Says who? That sounds like a stereotypical ESTP's response. 

Not from what I've experienced.


----------



## Persephone (Nov 14, 2009)

GTBean said:


> Then you might want to avoid the ESTP. We are finicky and avoid as many emotions as possible... but on the flip-side the physical relationship would be PHENOMENAL.


Well, right now, I'm finicky and avoid as many emotions as possible, and from what I gather of this ESTP I'm infatuated with, the physical relationship _would_ be phenomenal indeed.


----------



## baent (Nov 18, 2009)

INFpharmacist said:


> Says who? That sounds like a stereotypical ESTP's response.


Says myself and anyone I've ever dated.

... and I am an ESTP, so I guess I'm glad I can live up to stereotypes.



INFpharmacist said:


> Not from what I've experienced.


It would help to date ESTP's who are not retarded, or at least not mistyped.


----------



## INFpharmacist (Aug 7, 2009)

GTBean said:


> Says myself and anyone I've ever dated.
> 
> ... and I am an ESTP, so I guess I'm glad I can live up to stereotypes.
> 
> ...


Self-established stereotypes are not true stereotypes.

I've dated two, and known about personality typology since my mother introduced it to me at age 12 or 13. 
So what's your point, again?


I need to stop. Your kind has a way of getting under my skin and bringing out the worst in me...


----------



## baent (Nov 18, 2009)

INFpharmacist said:


> Your kind...


That's TYPIST! You ma'am are a typist! I'm surprised they let your kind in here.


Anyways, my point is to be entertained and have fun. Don't stop on my account.. you're allowed to be stuffy if you want to. <3


----------



## INFpharmacist (Aug 7, 2009)

GTBean said:


> That's TYPIST! You ma'am are a typist! I'm surprised they let your kind in here.
> 
> 
> Anyways, my point is to be entertained and have fun. Don't stop on my account.. you're allowed to be stuffy if you want to. <3


I only type like 50 words a minute. Is that a good pace? :crazy:

I'm not stuffy. I just like to shake my head and roll my eyes whenever I hear ridiculous nonsense. But you can call me stuffy if you want. :bored:


----------



## baent (Nov 18, 2009)

INFpharmacist said:


> I just like to shake my head and roll my eyes whenever I hear ridiculous nonsense.


I saw none of that in any of your posts. Then again, I'm not very iNtuitive.


So what's so ridiculous, besides this derail?


----------



## Harley (Jul 5, 2009)

Spooky said:


> ISTP and ESTP had only a 33% satisfaction rate when paired with other STPs.

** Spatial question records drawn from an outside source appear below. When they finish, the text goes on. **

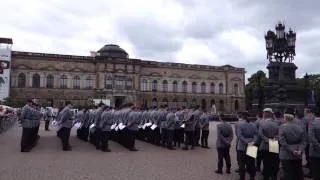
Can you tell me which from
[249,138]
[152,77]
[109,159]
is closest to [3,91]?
[152,77]

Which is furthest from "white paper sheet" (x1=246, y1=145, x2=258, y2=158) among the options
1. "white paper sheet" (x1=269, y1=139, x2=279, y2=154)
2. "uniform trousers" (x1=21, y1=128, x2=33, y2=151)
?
"uniform trousers" (x1=21, y1=128, x2=33, y2=151)

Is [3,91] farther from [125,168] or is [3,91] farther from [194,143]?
[125,168]

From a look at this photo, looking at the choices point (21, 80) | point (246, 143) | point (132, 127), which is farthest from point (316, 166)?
point (21, 80)

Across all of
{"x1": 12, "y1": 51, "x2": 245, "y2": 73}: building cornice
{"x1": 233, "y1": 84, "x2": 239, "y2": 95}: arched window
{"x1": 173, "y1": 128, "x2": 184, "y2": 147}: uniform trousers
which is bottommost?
{"x1": 173, "y1": 128, "x2": 184, "y2": 147}: uniform trousers

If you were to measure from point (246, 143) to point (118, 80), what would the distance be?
59050mm

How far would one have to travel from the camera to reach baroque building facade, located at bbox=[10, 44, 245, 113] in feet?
208

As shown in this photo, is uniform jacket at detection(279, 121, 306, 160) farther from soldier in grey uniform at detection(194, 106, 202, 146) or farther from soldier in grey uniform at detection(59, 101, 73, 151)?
soldier in grey uniform at detection(59, 101, 73, 151)

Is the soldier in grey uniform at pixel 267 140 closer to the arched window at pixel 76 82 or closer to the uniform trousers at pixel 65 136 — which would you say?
the uniform trousers at pixel 65 136

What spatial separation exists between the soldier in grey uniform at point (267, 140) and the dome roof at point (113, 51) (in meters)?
59.3

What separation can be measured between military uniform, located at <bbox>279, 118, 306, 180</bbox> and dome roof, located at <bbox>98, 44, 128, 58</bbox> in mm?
60704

The researchers theorized that this is due to their findings that ESTPs and ISTPs are the least concerned of all the types with the quality of their relationships.


That's right xSTP's don't care about quality. Only quantity :tongue:


----------



## addle1618 (Oct 31, 2008)

> Some types are more likely to marry a person of their same type; this includes male INFPs, INFJs and INTPs and female ENFJs and INFJs.

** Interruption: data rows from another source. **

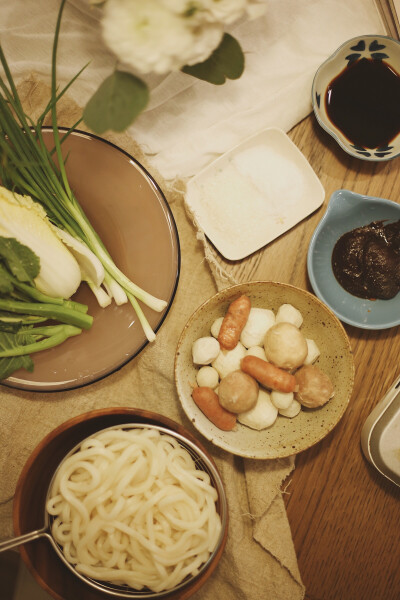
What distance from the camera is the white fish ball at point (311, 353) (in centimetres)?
132

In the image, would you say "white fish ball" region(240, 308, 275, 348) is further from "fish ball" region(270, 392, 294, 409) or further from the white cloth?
the white cloth

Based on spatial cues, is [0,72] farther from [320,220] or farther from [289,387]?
[289,387]

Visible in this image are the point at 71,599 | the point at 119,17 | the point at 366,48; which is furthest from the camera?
the point at 366,48

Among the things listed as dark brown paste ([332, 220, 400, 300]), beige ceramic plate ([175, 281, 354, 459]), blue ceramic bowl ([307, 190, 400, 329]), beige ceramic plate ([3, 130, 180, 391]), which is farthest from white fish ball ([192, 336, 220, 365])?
dark brown paste ([332, 220, 400, 300])

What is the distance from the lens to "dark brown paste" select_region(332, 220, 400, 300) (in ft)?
4.36

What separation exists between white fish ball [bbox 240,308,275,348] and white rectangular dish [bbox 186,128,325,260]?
0.20 metres

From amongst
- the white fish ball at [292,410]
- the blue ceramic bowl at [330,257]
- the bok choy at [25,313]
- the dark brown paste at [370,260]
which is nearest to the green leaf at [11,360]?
the bok choy at [25,313]

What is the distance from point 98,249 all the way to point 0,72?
644 millimetres

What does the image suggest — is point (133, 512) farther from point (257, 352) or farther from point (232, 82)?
point (232, 82)

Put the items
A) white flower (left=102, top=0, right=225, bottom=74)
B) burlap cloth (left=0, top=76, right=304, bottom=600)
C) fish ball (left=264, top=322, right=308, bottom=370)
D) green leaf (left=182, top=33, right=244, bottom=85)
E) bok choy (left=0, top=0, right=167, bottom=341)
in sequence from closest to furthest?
white flower (left=102, top=0, right=225, bottom=74)
green leaf (left=182, top=33, right=244, bottom=85)
bok choy (left=0, top=0, right=167, bottom=341)
fish ball (left=264, top=322, right=308, bottom=370)
burlap cloth (left=0, top=76, right=304, bottom=600)

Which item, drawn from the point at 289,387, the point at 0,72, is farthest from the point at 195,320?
the point at 0,72

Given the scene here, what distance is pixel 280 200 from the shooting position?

This makes no sense unless they r only surveying one partner.:dry:


----------



## thehigher (Apr 20, 2009)

I don't trust statistics especially when they base it on the four letters. The four letters are only a way to easily express the underlying cognitive functions....why would you research the four letters but not the cognitive function...sorry that's stupid.


----------



## kept81213 (Dec 7, 2009)

I think that the common S/N and the opposite E/I, T/F, J/P only works if they are both willing to accept the other person for who they are. Then they can learn something from each other. I'm an ESTJ and one of my best guy friends is a ISFP. When we met I had no idea that these were matching types because i hadn't discovered it, but I would have told you 5 years ago that he and I were matched perfectly. We had and have problems, but that S seems to keep us very close together not to mention the bond we've formed. Since we were such good friends he developed a little bit more of a hard shell and I developed a little bit more of a feeling side, okay a lot more. He makes me take way more risks than i would have and let things go out of control and he is a little more scheduled and thinks before taking risks. It's kind of funny how much someone can change you.


----------